De l’induction électromagnétique à la production d’électricité
En 1831, Faraday découvre le phénomène d’induction : une variation de flux de champ magnétique à travers un circuit conducteur produit un courant électrique. Cette variation peut être obtenue par la mise en mouvement de la source du champ par rapport au circuit. La dynamo de bicyclette exploite cet effet élémentaire. On peut noter que, dans cette première application simple, le champ magnétique de l’aimant existe au préalable, indépendamment de la mise en mouvement du galet d’entraînement. Par ailleurs, la bobine où apparaît le courant a une géométrie fixée une fois pour toutes.
En 1867, Siemens met en évidence une conséquence subtile du phénomène d’induction. Dans le cadre d’un dispositif dénué de champ magnétique préalable, plus sophistiqué que la simple dynamo de bicyclette, il montre qu’un courant électrique peut quand même être engendré à partir d’un travail mécanique. Dans ce type de dispositif (figure 1), la géométrie du circuit électrique est choisie de sorte qu’une perturbation initiale de champ magnétique est amplifiée par le courant induit résultant du mouvement du rotor.

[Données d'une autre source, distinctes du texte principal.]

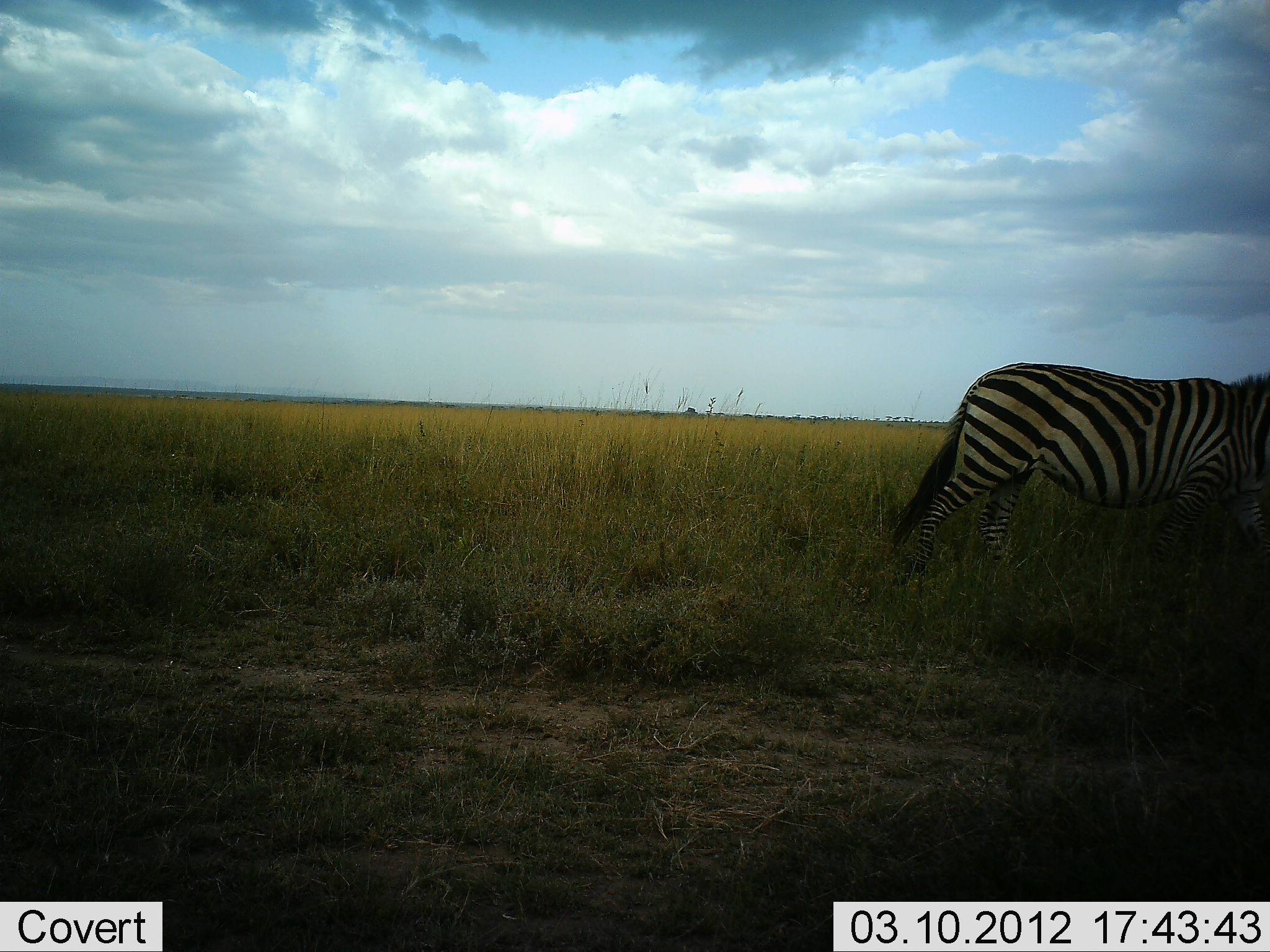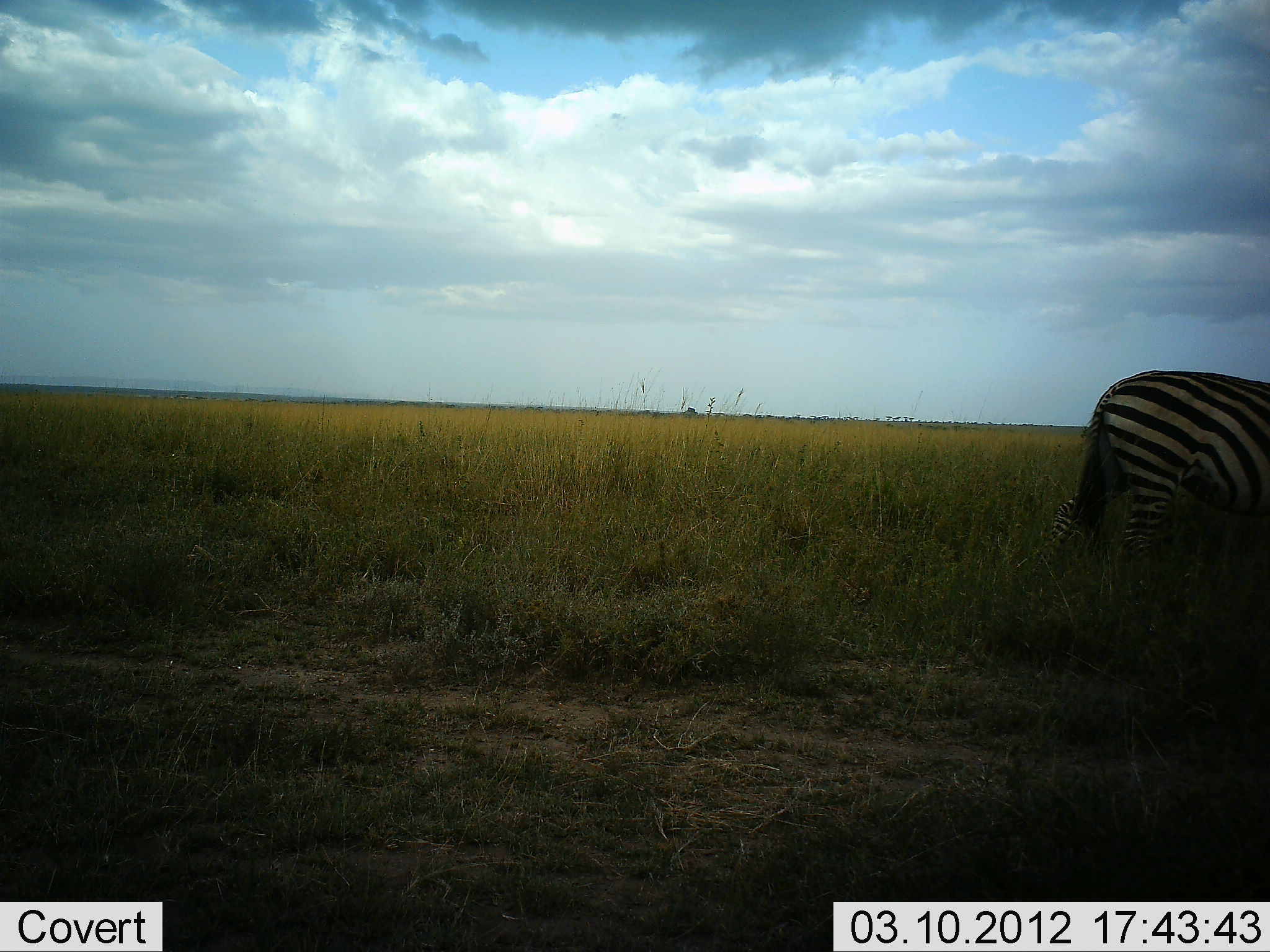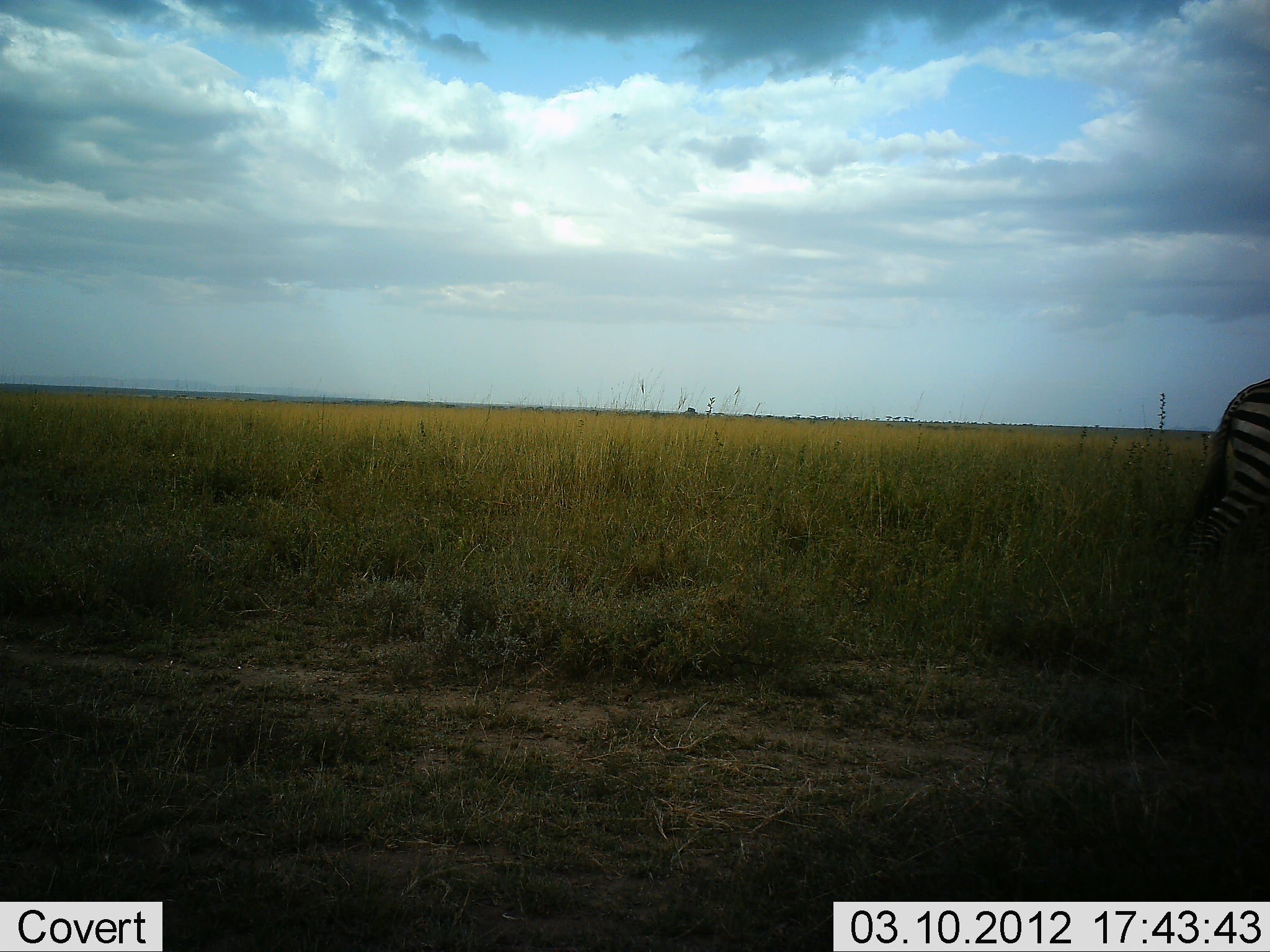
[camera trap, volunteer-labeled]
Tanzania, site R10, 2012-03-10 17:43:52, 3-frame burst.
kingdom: Animalia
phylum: Chordata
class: Mammalia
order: Perissodactyla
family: Equidae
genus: Equus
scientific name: Equus quagga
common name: plains zebra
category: zebra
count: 1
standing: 6%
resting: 0%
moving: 94%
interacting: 0%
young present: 0%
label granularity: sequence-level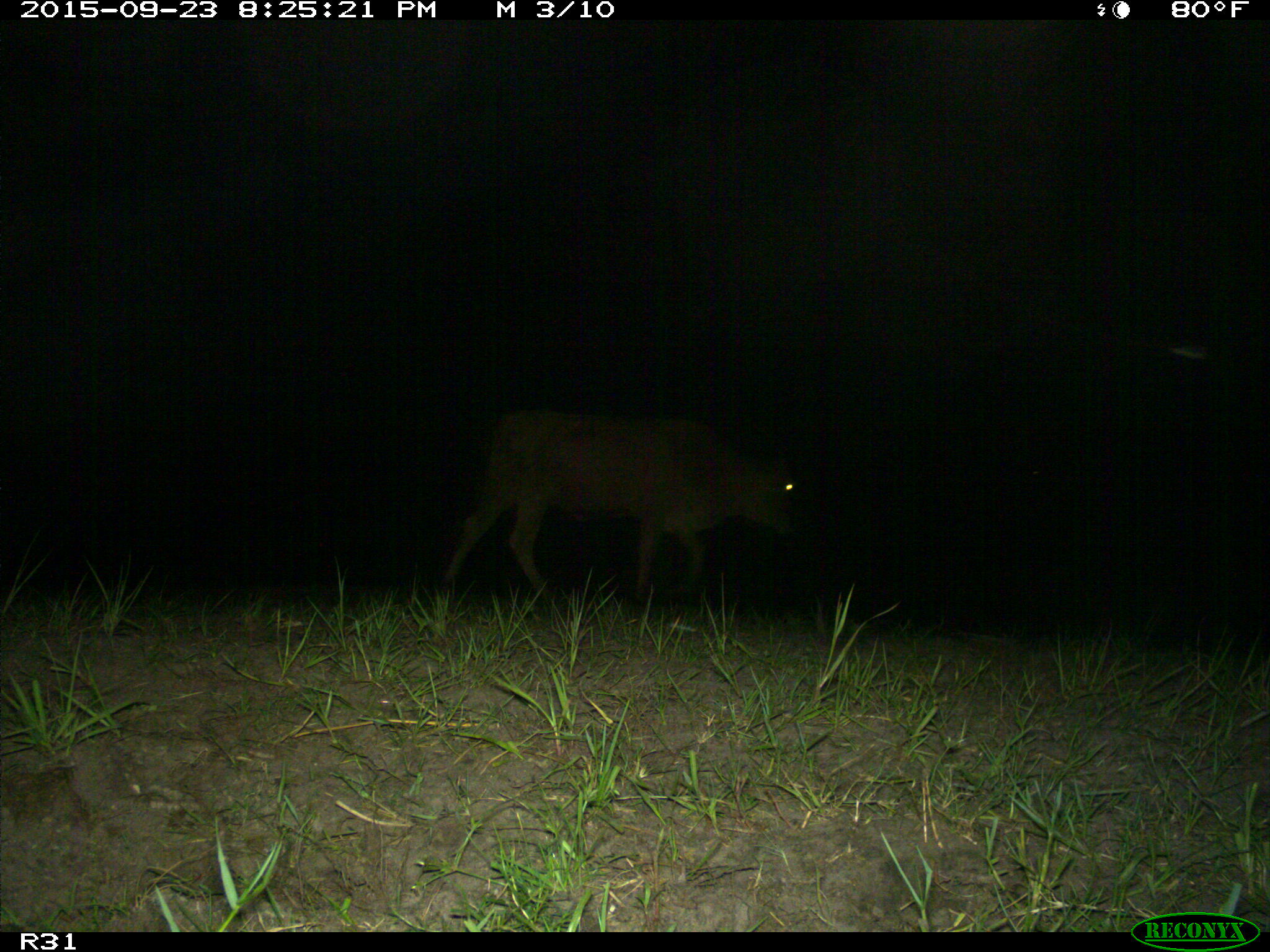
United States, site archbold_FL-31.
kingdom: Animalia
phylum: Chordata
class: Mammalia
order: Artiodactyla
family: Bovidae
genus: Bos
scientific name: Bos taurus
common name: domestic cow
Bos taurus (domestic cow).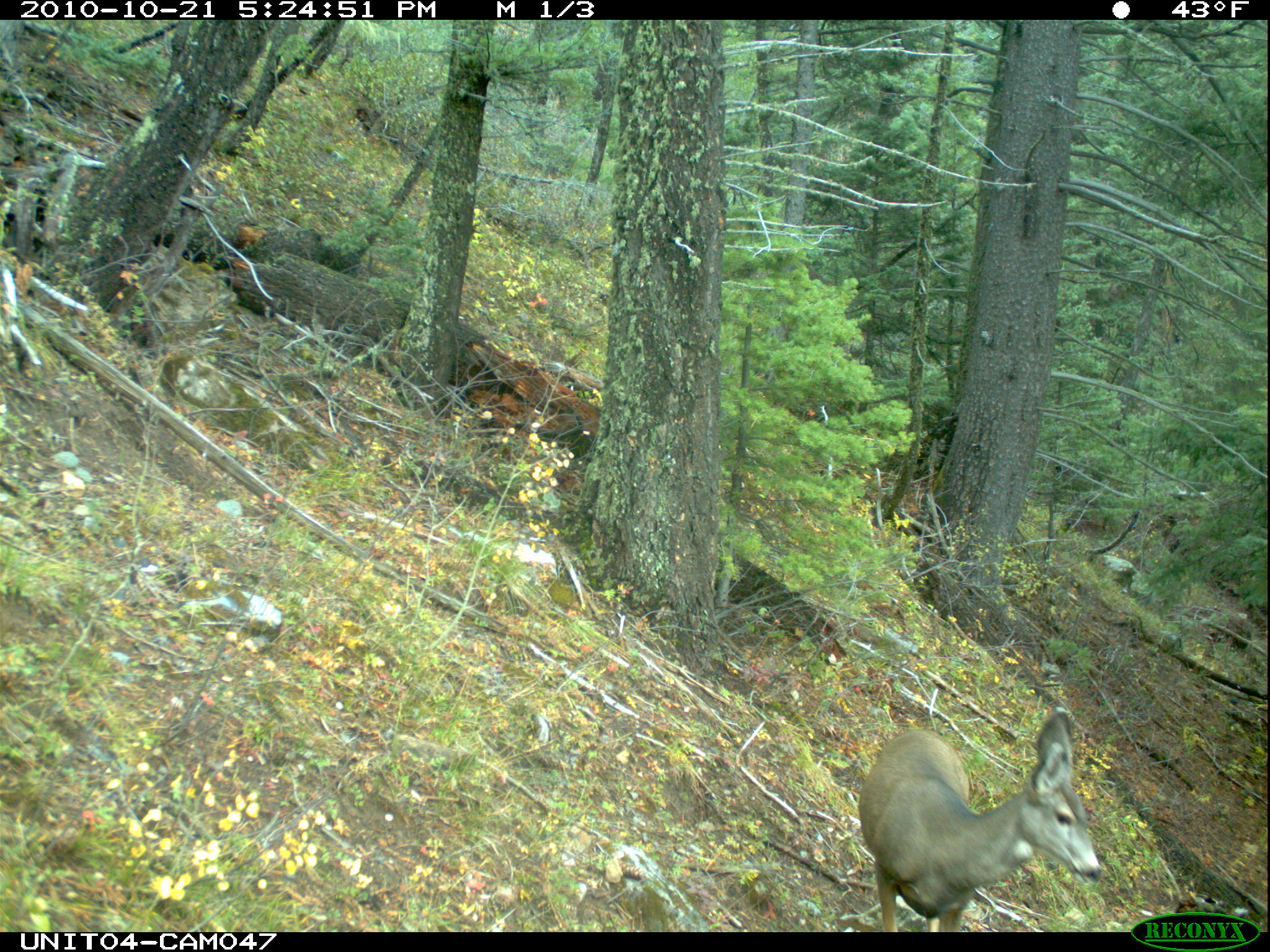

Figure 1 – Induction unipolaire
a) La rotation à vitesse angulaire Ω d’un disque conducteur soumis à un champ magnétique B0 engendre une force électromotrice proportionnelle à Ω et B0 entre A et P. Si l’on ferme le circuit à l’aide de balais, un courant I circule donc dans la résistance.
b) La difficulté rencontrée par Siemens et Wheatstone, qui utilisaient des dispositifs beaucoup plus compliqués que celui de la figure, consistait à engendrer un courant sans appliquer un champ magnétique externe B0.
L’idée est de choisir la géométrie du circuit électrique afin d’utiliser le courant induit pour engendrer le champ magnétique B nécessaire.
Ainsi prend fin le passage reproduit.